• [PROMPT]: Whenever the word "muntjac" appears in a line of the data below, copy that line.

Collected data entries:
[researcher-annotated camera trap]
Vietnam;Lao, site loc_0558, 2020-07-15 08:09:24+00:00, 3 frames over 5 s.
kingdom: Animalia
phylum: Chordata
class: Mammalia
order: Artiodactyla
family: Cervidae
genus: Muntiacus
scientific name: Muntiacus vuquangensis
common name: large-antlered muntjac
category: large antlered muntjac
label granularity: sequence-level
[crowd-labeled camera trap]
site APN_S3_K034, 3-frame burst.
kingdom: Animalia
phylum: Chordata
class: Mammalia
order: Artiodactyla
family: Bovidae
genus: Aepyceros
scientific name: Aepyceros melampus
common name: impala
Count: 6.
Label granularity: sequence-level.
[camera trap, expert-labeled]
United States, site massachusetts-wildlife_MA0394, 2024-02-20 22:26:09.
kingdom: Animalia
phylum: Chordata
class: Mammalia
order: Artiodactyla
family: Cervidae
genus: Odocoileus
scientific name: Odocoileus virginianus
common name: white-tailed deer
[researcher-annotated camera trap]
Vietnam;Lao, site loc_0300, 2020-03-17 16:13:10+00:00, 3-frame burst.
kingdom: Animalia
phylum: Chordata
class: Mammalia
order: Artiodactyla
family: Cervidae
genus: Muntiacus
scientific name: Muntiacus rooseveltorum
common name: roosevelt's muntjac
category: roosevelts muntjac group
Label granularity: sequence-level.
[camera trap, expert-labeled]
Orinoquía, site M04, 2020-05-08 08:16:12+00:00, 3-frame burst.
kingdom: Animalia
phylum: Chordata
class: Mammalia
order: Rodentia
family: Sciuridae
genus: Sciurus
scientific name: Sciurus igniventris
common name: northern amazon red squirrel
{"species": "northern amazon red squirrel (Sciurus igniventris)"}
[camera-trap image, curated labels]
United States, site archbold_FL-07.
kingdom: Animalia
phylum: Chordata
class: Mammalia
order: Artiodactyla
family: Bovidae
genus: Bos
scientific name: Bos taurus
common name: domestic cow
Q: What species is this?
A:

• [ANSWER FOR THIS EXERCISE]:
common name: large-antlered muntjac
category: large antlered muntjac
common name: roosevelt's muntjac
category: roosevelts muntjac group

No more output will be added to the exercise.